Pyotr Kornilov, an art historian and collector of drawings, wrote about the school: “Unable to flatter and being a realist by nature, drawing on the fresco, popular prints, folk wooden sculpture, with their striking vitality, the “serf” painter unknowingly paved the way for the subsequent blossom of the itinerants’ group and the arrival of Perov’.
In 1802, painter Alexander Stupin opened Russia’s first provincial school of painting in the city of Arzamas, Nizhny Novgorod Governorate. It was a rare instance of implementing an academic model of art training in a small provincial town. Stupin’s initiative helped disseminate professional art education in provinces. The creative endeavour of many postgraduates of the Arzamas school made a significant contribution to the development of early and mid-19th century Russian art. This includes works by Vasily Rayev, Kuzma Makarov, Pavel Vedenetsky, Yevgraf Krendovsky. Their paintings and works by other artists are now held by museums of St. Petersburg, Moscow, Kazan, and Nizhny Novgorod.

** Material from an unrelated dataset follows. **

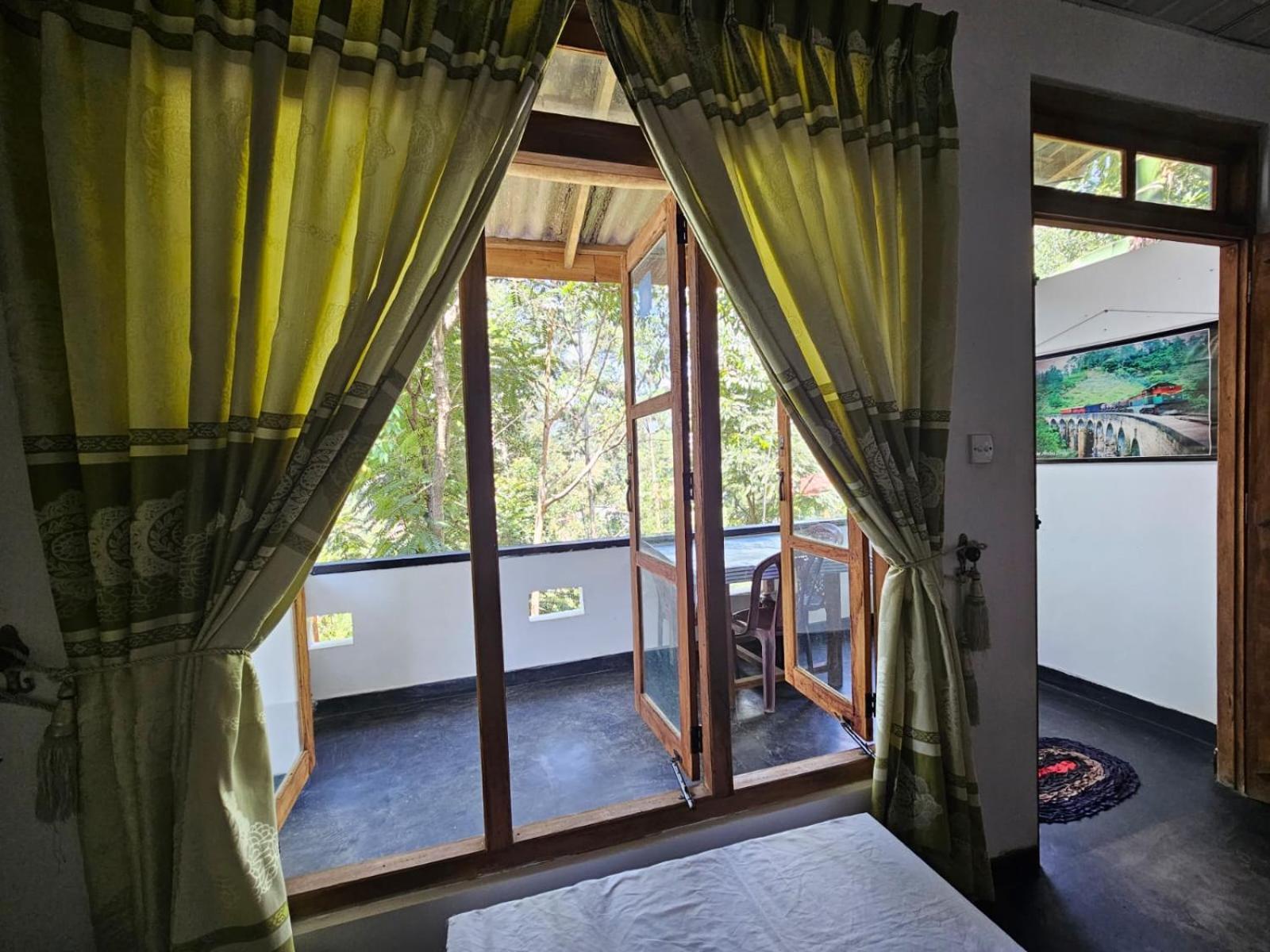 Enthral View Homestay Ella Exteriör bild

It is often difficult to identify the author of pictures by the Stupin Painting School because he was a serf. A lot of such works of art are still unattributed, because serfs were denied numerous civil rights in the first place, authorship being one of them, so they could not sign their own pictures.
A Boy with a Book shows a child with a pensive look. The book suggests he is literate. In the 19th century, Russia was witnessing dramatic changes: educational institutions were becoming more democratic, and access to education was granted to children of low and lower middle class families in cities and peasants in the country. In primary and trade schools, children would study reading, writing, basic arithmetic, and divinity. The first educational institutions available for the lower classes in Russia were church schools, or parish schools, which appeared in 1804.
In the 19th century, A Boy with a Book was part of the early collection owned by Orest Kiprensky, a Russian painter and graphic artist.